An accounting-based incentive is designed to compensate corporate executives based on performance measures such as earnings per share and return on equity. Other performance measures that companies commonly use to gauge executive performance include cash flow, return on assets, operating income, net income and total shareholder return. These incentive plans are widely used and based on the notion that the goal and purpose of company management is to increase shareholder value.

BREAKING DOWN Accounting-Based Incentive

Accounting based incentives typically reward performing executives with cash and company stock or employee stock options. It is common for incentive pay to make up a significant portion of an executive's compensation in firms of all sizes. Executives are also compensated with a base salary and other benefits. Companies that offer incentive plans across the workforce create formulas based on individual salary level and both business unit and broader firm performance to determine annual incentive awards for rank-and-file employees.
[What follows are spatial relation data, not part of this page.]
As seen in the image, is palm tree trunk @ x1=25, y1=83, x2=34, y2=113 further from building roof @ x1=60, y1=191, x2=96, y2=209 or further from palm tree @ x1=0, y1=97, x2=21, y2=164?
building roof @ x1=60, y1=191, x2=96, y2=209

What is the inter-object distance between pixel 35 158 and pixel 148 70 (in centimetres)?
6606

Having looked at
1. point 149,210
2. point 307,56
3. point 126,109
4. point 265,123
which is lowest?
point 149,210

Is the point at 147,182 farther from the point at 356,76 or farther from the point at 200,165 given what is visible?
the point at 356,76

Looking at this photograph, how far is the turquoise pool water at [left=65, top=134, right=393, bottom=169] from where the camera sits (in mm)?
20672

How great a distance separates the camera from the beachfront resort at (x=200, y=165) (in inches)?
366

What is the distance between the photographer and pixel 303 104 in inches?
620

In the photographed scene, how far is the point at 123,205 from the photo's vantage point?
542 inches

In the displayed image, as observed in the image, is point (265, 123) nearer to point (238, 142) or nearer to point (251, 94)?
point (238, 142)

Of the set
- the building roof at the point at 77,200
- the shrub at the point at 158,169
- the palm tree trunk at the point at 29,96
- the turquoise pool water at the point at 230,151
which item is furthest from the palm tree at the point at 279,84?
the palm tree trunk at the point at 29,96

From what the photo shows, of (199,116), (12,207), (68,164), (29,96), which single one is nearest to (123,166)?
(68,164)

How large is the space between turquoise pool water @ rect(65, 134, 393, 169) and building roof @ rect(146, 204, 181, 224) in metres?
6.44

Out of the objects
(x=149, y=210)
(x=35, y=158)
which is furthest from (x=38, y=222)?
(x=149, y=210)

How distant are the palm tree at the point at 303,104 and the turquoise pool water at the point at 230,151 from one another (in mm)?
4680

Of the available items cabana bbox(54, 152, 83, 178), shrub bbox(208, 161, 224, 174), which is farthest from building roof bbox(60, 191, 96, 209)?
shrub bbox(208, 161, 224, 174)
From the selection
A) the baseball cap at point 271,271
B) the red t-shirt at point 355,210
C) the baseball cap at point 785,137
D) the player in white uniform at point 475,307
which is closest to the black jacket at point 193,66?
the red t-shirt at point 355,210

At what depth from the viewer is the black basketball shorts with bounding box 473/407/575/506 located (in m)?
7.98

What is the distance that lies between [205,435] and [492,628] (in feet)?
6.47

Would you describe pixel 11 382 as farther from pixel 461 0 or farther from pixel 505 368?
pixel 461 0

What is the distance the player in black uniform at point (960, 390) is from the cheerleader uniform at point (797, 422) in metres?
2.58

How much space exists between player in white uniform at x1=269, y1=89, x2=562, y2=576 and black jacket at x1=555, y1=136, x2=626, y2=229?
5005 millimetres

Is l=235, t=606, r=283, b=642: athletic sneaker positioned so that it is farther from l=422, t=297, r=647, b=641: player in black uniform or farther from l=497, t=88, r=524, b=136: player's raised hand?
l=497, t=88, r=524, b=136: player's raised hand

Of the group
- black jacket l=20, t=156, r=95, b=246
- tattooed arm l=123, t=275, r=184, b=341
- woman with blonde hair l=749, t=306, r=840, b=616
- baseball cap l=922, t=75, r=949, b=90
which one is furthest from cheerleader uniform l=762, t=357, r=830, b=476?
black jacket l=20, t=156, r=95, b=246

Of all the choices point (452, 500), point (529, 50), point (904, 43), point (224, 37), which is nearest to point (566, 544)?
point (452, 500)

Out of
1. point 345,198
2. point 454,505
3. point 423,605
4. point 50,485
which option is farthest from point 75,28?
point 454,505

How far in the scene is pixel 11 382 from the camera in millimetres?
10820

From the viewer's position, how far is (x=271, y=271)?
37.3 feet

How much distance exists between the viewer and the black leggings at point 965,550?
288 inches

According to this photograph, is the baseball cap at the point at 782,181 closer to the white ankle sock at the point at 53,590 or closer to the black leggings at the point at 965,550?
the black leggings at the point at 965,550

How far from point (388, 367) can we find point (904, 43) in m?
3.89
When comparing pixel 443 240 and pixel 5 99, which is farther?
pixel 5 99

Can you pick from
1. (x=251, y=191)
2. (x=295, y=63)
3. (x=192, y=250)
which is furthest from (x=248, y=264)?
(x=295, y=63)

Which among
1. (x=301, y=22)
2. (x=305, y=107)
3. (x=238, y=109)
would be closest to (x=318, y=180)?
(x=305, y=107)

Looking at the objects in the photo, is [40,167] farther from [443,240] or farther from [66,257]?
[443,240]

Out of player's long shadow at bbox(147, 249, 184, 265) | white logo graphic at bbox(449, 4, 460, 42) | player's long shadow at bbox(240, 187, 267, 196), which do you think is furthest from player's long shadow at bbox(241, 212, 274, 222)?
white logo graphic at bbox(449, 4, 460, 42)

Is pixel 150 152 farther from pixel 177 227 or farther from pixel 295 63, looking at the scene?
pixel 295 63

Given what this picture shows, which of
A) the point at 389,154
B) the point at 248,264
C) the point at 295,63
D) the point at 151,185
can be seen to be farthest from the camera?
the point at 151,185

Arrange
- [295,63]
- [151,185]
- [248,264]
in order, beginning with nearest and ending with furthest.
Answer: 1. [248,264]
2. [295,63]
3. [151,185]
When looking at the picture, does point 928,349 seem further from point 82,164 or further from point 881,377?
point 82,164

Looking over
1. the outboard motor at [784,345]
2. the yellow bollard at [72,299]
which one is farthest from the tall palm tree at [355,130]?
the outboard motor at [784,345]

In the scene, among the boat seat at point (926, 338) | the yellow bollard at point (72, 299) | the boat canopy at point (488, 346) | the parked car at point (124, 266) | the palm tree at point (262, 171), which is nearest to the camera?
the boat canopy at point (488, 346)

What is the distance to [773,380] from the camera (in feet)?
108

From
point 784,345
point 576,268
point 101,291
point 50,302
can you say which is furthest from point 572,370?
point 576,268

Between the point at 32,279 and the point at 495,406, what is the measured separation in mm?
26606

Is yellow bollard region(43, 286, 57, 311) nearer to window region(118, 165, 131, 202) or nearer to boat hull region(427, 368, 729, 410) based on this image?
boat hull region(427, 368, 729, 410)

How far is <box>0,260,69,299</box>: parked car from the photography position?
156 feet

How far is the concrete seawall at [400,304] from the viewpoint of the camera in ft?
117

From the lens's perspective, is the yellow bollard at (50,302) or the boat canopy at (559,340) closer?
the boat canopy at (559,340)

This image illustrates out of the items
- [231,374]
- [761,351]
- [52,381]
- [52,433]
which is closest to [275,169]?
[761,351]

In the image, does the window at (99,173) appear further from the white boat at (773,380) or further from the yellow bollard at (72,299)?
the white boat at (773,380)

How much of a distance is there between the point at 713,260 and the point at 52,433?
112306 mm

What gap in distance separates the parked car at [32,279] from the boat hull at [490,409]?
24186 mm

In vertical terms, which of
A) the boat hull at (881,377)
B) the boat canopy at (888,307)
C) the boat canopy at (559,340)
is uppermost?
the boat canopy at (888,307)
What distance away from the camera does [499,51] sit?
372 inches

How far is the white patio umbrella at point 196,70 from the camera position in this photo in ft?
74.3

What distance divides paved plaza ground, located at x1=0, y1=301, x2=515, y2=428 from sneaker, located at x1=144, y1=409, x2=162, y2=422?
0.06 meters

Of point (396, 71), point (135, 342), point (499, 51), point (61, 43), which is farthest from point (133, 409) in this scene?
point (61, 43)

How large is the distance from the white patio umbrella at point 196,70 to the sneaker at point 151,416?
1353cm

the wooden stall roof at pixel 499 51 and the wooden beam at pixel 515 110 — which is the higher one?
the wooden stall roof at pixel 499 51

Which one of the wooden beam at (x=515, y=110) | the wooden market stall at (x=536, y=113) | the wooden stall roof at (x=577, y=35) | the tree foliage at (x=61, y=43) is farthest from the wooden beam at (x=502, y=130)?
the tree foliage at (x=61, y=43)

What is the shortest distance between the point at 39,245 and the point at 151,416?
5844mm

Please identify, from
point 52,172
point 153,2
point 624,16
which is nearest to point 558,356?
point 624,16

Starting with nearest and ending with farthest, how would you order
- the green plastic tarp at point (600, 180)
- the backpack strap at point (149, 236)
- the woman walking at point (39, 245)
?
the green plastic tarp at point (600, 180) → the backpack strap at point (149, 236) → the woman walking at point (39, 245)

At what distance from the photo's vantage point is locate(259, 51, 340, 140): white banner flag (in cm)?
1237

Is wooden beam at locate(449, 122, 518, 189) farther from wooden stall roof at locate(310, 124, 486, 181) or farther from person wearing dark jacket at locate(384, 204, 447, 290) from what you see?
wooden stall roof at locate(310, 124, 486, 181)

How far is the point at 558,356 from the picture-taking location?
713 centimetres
CEO Compensation Has Grown Exponentially

Accounting-based incentives have been a topic of study for several decades as businesses have evolved definitions of what constitutes commercial success and how it can best be achieved. Aligning employee and executive goals with those of shareholders based on accounting measures is viewed as providing a straight-forward process for determining incentive compensation. Critics have argued that as executives have increasingly been compensated with company stock incentives, they have been encouraged to focus on short-term impacts to share price rather than long-term planning for business stability. CEO compensation, as reported by the Economic Policy Institute, grew at 90 times the rate of typical worker pay from 1978 to 2014.